Segment Open

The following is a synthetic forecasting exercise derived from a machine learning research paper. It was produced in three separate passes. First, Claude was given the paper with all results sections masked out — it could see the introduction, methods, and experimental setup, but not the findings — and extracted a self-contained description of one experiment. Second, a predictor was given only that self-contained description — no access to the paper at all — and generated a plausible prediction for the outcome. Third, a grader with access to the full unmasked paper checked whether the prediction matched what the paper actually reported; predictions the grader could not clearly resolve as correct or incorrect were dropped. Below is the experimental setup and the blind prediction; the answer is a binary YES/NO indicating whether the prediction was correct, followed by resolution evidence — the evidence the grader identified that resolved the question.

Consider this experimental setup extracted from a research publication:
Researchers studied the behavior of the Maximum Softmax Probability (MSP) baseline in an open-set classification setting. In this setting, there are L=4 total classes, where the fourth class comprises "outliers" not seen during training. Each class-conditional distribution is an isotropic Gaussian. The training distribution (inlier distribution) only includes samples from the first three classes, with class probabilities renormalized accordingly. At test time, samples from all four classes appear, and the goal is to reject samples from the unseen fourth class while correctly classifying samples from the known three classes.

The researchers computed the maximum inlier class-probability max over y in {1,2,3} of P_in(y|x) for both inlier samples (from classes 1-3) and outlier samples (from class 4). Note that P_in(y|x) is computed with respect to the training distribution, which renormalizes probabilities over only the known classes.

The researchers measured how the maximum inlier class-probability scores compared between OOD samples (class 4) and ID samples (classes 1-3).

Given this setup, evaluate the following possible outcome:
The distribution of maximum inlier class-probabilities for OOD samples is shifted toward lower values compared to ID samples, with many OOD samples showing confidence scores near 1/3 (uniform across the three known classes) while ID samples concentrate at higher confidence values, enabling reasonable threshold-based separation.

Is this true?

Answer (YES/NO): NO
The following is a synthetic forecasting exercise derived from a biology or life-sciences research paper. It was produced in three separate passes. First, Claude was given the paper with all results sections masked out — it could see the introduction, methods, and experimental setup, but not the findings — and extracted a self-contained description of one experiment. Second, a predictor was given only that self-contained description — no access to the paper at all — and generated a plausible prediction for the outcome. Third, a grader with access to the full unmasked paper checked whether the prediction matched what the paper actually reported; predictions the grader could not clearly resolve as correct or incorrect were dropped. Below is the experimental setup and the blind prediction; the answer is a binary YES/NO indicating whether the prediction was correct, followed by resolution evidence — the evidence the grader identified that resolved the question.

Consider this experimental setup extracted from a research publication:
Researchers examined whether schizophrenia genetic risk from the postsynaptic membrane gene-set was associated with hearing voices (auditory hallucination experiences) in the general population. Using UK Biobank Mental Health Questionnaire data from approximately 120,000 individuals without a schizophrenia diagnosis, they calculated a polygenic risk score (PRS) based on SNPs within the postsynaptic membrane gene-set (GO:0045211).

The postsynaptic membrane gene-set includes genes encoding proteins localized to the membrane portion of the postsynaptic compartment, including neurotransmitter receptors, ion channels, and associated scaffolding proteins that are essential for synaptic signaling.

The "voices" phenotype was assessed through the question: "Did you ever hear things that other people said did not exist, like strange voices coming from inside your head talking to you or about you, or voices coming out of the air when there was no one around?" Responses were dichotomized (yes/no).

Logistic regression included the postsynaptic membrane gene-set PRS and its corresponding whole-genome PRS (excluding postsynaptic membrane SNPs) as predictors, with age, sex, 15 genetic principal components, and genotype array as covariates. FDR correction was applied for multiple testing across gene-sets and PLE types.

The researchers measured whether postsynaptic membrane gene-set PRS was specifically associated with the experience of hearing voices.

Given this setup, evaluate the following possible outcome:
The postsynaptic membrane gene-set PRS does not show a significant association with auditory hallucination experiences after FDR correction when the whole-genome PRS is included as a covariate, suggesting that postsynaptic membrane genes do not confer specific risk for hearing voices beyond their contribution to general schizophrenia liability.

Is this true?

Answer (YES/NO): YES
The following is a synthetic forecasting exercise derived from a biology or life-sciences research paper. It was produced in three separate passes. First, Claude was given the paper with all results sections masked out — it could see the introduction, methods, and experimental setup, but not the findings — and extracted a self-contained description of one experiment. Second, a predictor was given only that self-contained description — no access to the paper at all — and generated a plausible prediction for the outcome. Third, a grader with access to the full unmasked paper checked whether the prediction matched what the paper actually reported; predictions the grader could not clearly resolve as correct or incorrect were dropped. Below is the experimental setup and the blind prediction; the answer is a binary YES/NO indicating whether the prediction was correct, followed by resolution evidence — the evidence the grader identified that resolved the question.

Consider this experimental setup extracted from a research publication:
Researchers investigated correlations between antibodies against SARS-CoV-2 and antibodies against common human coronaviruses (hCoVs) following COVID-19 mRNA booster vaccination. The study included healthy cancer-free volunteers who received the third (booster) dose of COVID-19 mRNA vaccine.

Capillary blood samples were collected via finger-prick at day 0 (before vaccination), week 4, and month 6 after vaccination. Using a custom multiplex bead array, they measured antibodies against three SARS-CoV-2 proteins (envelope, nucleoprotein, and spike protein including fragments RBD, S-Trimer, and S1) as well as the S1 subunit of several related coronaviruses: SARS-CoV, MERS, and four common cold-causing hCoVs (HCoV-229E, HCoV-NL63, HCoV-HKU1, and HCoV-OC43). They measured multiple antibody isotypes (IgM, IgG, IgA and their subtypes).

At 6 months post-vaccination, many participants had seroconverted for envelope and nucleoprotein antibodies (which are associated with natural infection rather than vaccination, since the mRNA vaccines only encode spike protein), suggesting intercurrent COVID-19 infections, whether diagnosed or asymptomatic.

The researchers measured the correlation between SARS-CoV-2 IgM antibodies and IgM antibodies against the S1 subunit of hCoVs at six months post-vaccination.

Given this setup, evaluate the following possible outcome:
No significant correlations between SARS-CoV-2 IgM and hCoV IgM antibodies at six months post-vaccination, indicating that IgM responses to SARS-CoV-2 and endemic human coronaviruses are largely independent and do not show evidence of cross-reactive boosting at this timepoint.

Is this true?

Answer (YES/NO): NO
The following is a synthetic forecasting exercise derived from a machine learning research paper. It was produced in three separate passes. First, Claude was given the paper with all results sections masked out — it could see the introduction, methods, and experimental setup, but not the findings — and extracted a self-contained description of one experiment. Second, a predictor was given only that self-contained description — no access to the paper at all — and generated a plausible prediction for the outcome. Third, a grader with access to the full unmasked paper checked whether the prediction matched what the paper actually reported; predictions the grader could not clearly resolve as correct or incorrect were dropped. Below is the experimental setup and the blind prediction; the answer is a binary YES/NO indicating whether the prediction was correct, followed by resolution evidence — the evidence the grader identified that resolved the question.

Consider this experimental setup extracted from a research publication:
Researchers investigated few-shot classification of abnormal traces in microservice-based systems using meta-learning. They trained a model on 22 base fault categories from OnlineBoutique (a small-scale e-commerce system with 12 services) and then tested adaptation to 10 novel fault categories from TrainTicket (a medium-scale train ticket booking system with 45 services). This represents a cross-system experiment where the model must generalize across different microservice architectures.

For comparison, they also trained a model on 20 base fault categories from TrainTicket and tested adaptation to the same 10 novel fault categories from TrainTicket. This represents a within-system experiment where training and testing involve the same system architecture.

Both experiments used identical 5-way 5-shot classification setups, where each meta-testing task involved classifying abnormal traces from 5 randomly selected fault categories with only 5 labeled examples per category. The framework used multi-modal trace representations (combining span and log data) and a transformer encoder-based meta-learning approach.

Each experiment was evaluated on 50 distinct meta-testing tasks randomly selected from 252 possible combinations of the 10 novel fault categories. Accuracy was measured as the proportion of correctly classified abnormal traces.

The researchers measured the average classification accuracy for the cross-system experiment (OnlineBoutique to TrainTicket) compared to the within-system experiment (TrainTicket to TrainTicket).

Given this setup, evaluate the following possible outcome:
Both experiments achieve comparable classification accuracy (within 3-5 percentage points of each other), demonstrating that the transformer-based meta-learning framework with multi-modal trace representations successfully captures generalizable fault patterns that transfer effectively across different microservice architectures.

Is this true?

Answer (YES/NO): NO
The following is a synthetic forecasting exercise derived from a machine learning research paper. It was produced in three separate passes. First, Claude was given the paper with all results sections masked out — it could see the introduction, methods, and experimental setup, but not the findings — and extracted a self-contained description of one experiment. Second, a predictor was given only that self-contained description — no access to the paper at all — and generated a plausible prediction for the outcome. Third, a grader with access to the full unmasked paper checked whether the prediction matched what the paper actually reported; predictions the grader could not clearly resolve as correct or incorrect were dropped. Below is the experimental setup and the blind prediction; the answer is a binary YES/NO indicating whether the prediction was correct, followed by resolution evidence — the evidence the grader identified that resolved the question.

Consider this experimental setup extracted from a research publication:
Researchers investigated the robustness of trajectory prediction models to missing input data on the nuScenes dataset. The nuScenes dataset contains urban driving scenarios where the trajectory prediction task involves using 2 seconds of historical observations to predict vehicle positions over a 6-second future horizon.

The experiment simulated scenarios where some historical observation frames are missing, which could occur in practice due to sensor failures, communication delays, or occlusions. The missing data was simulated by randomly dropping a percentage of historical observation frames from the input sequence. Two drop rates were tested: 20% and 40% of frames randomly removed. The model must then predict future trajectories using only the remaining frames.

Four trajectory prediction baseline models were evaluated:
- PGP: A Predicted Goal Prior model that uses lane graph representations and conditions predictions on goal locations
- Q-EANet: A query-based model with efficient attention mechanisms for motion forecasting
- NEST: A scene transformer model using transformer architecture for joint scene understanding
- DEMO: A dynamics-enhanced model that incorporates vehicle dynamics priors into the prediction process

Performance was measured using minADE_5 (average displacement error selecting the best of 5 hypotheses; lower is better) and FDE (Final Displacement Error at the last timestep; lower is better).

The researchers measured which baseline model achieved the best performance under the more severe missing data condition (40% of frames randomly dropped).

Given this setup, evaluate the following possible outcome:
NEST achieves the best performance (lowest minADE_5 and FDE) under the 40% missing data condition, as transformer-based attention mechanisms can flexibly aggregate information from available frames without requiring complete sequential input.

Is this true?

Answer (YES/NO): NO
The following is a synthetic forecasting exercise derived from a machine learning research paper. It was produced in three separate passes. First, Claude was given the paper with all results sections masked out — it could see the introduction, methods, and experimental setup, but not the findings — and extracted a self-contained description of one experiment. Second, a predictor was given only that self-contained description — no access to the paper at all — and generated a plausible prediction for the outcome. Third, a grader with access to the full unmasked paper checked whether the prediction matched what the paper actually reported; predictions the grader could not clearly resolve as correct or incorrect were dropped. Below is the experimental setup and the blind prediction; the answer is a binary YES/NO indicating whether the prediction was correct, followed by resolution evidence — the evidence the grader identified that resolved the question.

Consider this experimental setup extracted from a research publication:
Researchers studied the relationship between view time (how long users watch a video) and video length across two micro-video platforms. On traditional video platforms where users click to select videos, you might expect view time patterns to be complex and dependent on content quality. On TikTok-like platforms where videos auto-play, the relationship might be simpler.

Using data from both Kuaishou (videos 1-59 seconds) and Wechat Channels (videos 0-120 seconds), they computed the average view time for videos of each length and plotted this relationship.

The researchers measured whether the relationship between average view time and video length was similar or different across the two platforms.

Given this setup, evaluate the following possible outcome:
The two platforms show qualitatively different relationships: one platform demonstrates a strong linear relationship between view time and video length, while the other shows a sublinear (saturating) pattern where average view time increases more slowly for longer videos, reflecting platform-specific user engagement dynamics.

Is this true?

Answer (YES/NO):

Segment Closed

> Your assignment
Given the data above, transcribe exactly the lines from the one containing "The postsynaptic membrane gene-set PRS does" down to the one containing "Answer (YES/NO): YES", and no others.

> Your solution
The postsynaptic membrane gene-set PRS does not show a significant association with auditory hallucination experiences after FDR correction when the whole-genome PRS is included as a covariate, suggesting that postsynaptic membrane genes do not confer specific risk for hearing voices beyond their contribution to general schizophrenia liability.

Is this true?

Answer (YES/NO): YES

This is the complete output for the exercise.